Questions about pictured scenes

==================================================

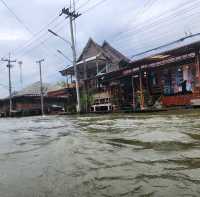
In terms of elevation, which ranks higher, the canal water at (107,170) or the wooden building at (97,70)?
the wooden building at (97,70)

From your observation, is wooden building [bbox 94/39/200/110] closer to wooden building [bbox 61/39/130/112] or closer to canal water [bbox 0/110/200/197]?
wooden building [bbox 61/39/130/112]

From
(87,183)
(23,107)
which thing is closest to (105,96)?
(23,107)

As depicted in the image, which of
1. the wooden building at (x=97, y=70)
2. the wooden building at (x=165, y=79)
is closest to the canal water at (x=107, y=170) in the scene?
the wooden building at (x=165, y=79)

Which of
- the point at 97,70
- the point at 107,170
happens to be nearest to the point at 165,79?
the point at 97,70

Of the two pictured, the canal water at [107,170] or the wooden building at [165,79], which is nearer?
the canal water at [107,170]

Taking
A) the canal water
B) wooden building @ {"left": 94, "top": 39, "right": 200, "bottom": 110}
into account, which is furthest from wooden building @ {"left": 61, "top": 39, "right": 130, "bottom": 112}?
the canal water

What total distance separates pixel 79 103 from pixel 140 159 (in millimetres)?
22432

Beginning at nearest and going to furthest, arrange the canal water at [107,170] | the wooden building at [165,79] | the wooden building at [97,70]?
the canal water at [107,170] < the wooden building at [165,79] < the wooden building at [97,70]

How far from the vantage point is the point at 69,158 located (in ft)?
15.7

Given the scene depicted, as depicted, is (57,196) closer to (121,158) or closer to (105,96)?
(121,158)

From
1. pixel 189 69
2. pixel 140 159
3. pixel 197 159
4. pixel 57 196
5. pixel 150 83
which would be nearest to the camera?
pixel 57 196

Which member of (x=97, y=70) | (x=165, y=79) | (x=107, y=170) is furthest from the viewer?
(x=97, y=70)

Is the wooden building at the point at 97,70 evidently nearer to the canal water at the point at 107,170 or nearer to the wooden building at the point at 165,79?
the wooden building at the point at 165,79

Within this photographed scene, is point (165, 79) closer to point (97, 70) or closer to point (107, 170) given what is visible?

==================================================

> **DO THIS**:
Copy all of the records above word for word, with the pictures left out.

> **RESPONSE TO THIS TASK**:
In terms of elevation, which ranks higher, the canal water at (107,170) or the wooden building at (97,70)?
the wooden building at (97,70)

From your observation, is wooden building [bbox 94/39/200/110] closer to wooden building [bbox 61/39/130/112] or closer to canal water [bbox 0/110/200/197]?
wooden building [bbox 61/39/130/112]

From
(87,183)
(23,107)
which thing is closest to (105,96)?
(23,107)

As depicted in the image, which of
1. the wooden building at (x=97, y=70)
2. the wooden building at (x=165, y=79)
is closest to the canal water at (x=107, y=170) in the scene?
the wooden building at (x=165, y=79)

Which of
- the point at 97,70
- the point at 107,170
happens to be nearest to the point at 165,79?
the point at 97,70

Of the two pictured, the canal water at [107,170] or the wooden building at [165,79], which is nearer?
the canal water at [107,170]

Taking
A) the canal water
B) wooden building @ {"left": 94, "top": 39, "right": 200, "bottom": 110}
into account, which is furthest from wooden building @ {"left": 61, "top": 39, "right": 130, "bottom": 112}?
the canal water

What total distance separates pixel 79 103 from pixel 140 159 (in millimetres)?
22432

Beginning at nearest and going to furthest, arrange the canal water at [107,170] | the wooden building at [165,79] | the wooden building at [97,70]?
the canal water at [107,170] < the wooden building at [165,79] < the wooden building at [97,70]

How far from the vantage point is the point at 69,158 located (in ft)?
15.7

Given the scene depicted, as depicted, is (57,196) closer to (121,158) or closer to (105,96)?
(121,158)

From
1. pixel 189 69
2. pixel 140 159
3. pixel 197 159
4. pixel 57 196
5. pixel 150 83
which would be nearest to the camera?
pixel 57 196

Which member of (x=97, y=70) | (x=165, y=79) | (x=107, y=170) is furthest from the viewer?
(x=97, y=70)

Is the wooden building at the point at 97,70 evidently nearer to the canal water at the point at 107,170 or nearer to the wooden building at the point at 165,79?
the wooden building at the point at 165,79

Within this photographed scene, is point (165, 79) closer to point (97, 70) or closer to point (107, 170) given what is visible?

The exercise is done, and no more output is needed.